Page text:
(begin)

In the absence of an appropriate bias on the gate electrode, the conduction channel has a relatively high resistance of several hundred megohms. However, when an appropriate bias is applied to the gate electrode with respect to the bulk region to drive the transistor to the "ON" state, the conduction channel acquires a relatively low resistance. The "ON" state conduction channel resistance is inversely proportional to the ratio of the channel width, W, to the channel length, L. This ratio is commonly referred to as the channel aspect ratio and may be altered by changing either the channel width or the channel length. However, it is a common practice in integrated circuit design to fix the channel length, L, for all transistors in a given circuit. Therefore, the "ON" resistance of a transistor is normally altered by changing the conduction channel width, W.

Since the source and drain diffused regions 203 and 204 each form a pn junction with the bulk region, a parasitic junction capacitance with respect to the bulk region is associated with each of the source and drain electrodes. The value of the parasitic junction capacitance is proportional to the area of the respective diffused region. Normally, the widths of the source and drain diffused regions are both equal to the width of the conduction channel. Therefore, the parasitic source and drain junction capacitances of an IGFET are proportional to the conduction channel width of the IGFET.

(end)

Records: questions about scene geometry:
(begin)

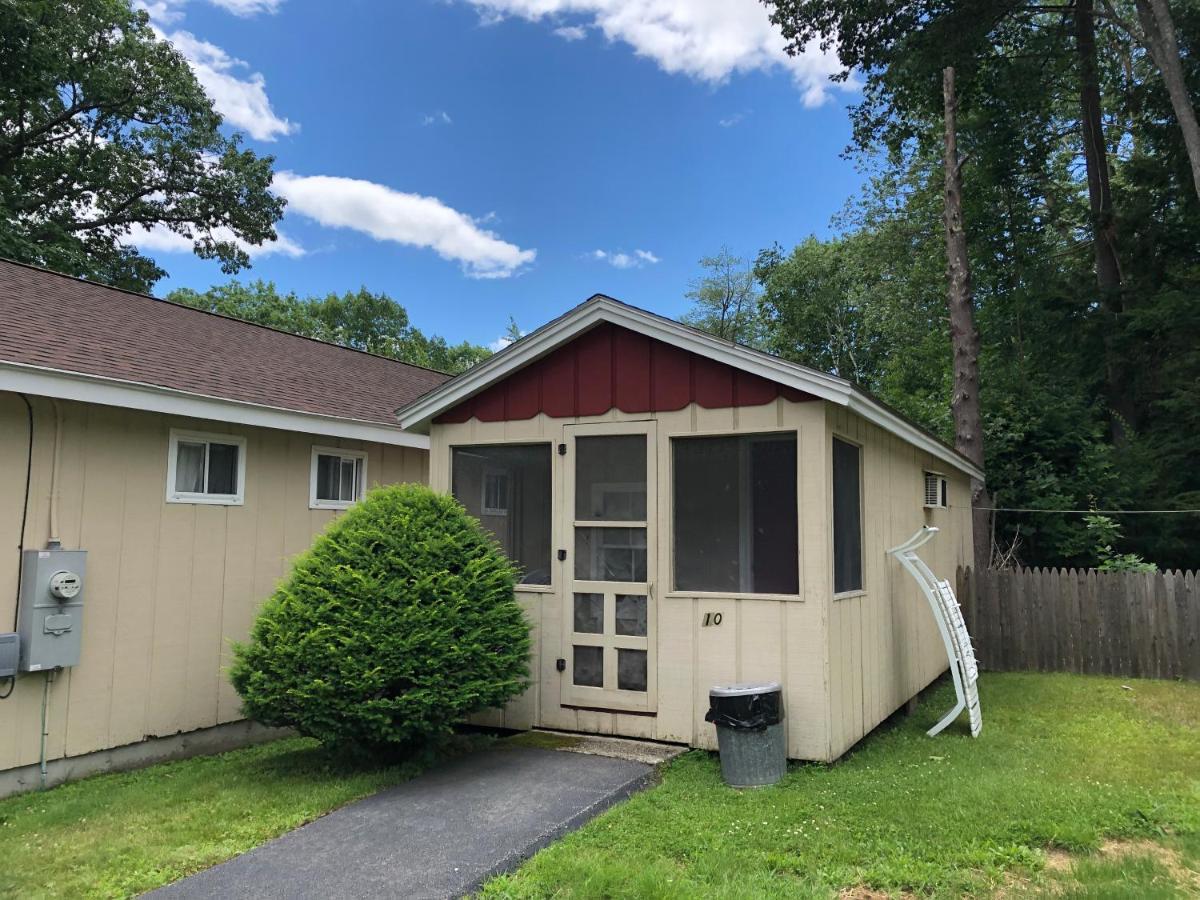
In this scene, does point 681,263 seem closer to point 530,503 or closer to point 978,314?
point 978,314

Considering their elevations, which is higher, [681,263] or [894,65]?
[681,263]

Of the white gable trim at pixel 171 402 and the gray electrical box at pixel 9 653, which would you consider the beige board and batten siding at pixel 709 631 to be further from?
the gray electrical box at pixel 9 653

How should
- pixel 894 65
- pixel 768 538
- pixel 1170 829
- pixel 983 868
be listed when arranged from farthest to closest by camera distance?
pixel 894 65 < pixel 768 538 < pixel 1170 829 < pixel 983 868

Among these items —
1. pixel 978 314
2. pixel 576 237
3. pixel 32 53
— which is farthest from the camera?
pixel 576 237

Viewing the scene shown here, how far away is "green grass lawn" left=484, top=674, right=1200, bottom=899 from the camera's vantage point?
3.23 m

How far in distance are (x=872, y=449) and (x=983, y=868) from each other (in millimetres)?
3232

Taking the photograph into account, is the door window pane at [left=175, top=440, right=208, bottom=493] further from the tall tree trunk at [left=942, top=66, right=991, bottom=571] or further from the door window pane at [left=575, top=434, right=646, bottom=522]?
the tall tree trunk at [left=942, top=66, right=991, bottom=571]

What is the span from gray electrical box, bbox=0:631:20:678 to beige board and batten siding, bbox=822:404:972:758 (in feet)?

(end)

Instruction A:
Please answer these from the transistor text:
(i) What resistance does the conduction channel have when the gate electrode lacks an appropriate bias?
(ii) What is the ratio of channel width to channel length commonly called?
(iii) What is the parasitic junction capacitance proportional to?
Instruction B: Update the transistor text from "In the absence" to "channel width, W." so that "channel aspect ratio" reads "width-to-length ratio", and write out the revised passage.
Instruction C: Carry the transistor text on from its last sentence.

Expected answer A:
(i) Several hundred megohms.
(ii) The channel aspect ratio.
(iii) The area of the respective diffused region.

Expected answer B:
In the absence of an appropriate bias on the gate electrode, the conduction channel has a relatively high resistance of several hundred megohms. However, when an appropriate bias is applied to the gate electrode with respect to the bulk region to drive the transistor to the "ON" state, the conduction channel acquires a relatively low resistance. The "ON" state conduction channel resistance is inversely proportional to the ratio of the channel width, W, to the channel length, L. This ratio is commonly referred to as the width-to-length ratio and may be altered by changing either the channel width or the channel length. However, it is a common practice in integrated circuit design to fix the channel length, L, for all transistors in a given circuit. Therefore, the "ON" resistance of a transistor is normally altered by changing the conduction channel width, W.

Expected answer C:
Referring now to FIG. 3 there is shown a plan view of a layout 300 of the circuit of FIG. 1 according to the prior art. The polysilicon strips 301 through 307 serve as the gate electrodes of T1 through T7, respectively. The p-channel transistor T1 is formed over n-type bulk region while the n-channel transistors T2 through T7 are formed over p-type bulk region. The source electrode 308 of T1 is connected to a metal strip 309 which serves as the VDD supply voltage terminal. The source electrode 310 of T7 is connected to a metal strip 311 which serves as the VSS supply voltage terminal. The drain electrode 312 of T1 and the drain electrode 313 of T2 are both connected to a metal strip 314 which serves as the output terminal. The series connections among T2 through T7 are made by joining together the appropriate diffused source/drain regions of those transistors. Typically, T2 through T7 all have the same conduction channel width, W.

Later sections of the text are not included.